An anonymous service for crypto transactions that was shut down last year may be relaunched under a new name, blockchain analytics company Elliptic said in a blog post on Monday.
Blender.io’s wallet on the bitcoin and ethereum blockchains was put on the US sanctions list in May 2022 after it was discovered that the North Korean hacker group Lazarus had used the service to launder cybercrime proceeds. The US Treasury Department said that Lazarus was behind the infamous Ronin hack, when $625 million worth of crypto was stolen from the Blockchain Bridge protocol used by the popular NFT game Axi Infinity.
The hackers used cross-chain bridges and mixers to launder the proceeds of the hack, and Blender.io was one of them. Mixer ceased operations in April, but Elliptic said a similar service was launched in October, which received crypto from wallets linked to Blender.io and was also used by Lazarus.
Previously, Lazarus used Blender.io and Tornado Cash, another approved mixer whose developer Andrey Pertsev is now under arrest in the Netherlands. Elliptic said that unlike Blender.io, Tornado Cash is still operating, despite its addresses being on the Office of Foreign Control (OFAC) sanctions list. But Blender shut down and Sinbad seems to be taking its place, reads the blog.

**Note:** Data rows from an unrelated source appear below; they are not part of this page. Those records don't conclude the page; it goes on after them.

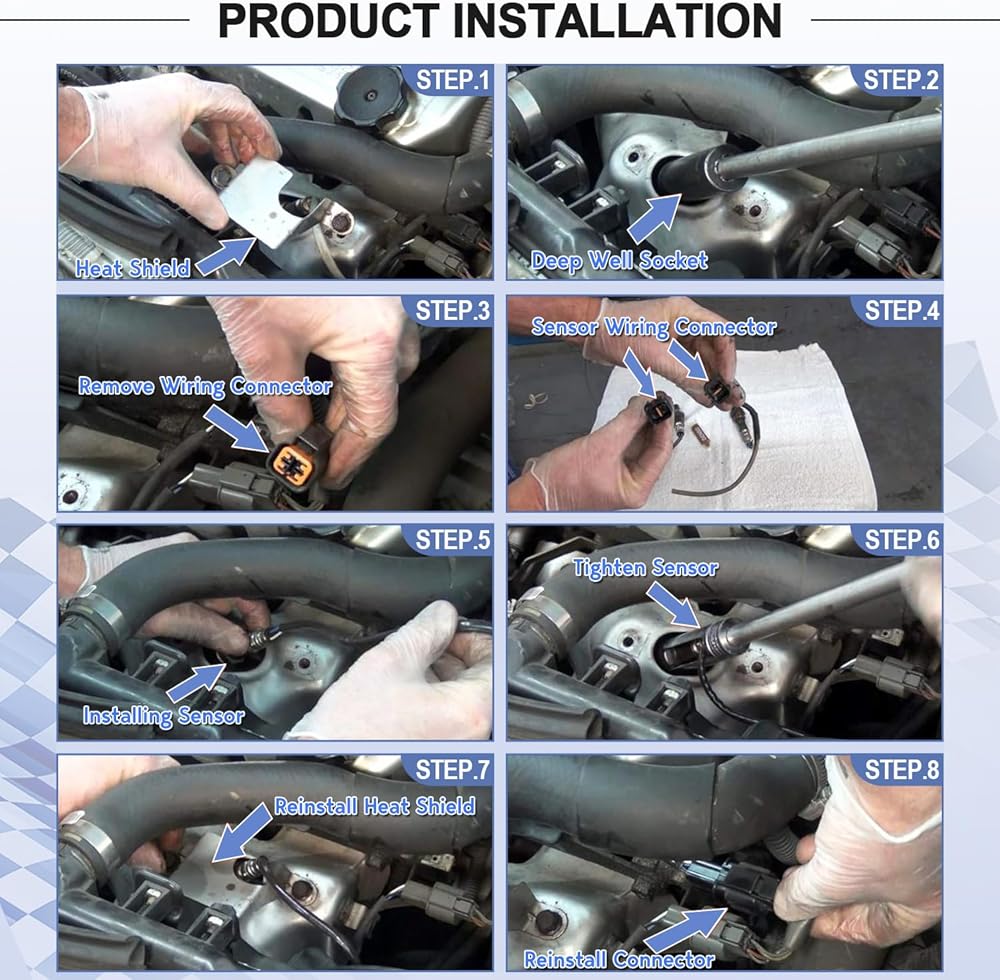 PRODUCT INSTALLATION

STEP.1
Heat Shield

STEP.2
Deep Well Socket

STEP.3
Remove Wiring Connector

STEP.4
Sensor Wiring Connector

STEP.5
Installing Sensor

STEP.6
Tighten Sensor

STEP.7
Reinstall Heat Shield

STEP.8
Reinstall Connector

North Korean hackers used Tornado Cash and Sinbad to launder stolen crypto from Horizon, another blockchain bridge that allows users to trade assets between the Harmony blockchain and other chains. Elliptic said that $100 million in crypto was stolen from Horizon in June, and part of it went to Sinbad.
Elliptic said there are indications that the same people may be behind Sinbad and Blender.io. For example, prior to the official launch of Sinbad, its wallet was deemed to be “controlled by the operator of Blender”. Elliptic suggested that the founders may have been testing the new service.
After the launch of Sinbad, most incoming transactions will come from a wallet linked to Blender.io, and Sinbad operators also reward promoters of the new mixer with a wallet linked to Blender.io. The two mixers had similar patterns of operation, Elliptic said, and both have Russian-language websites and technical support teams, meaning both may have roots in Russia or Russian-speaking countries.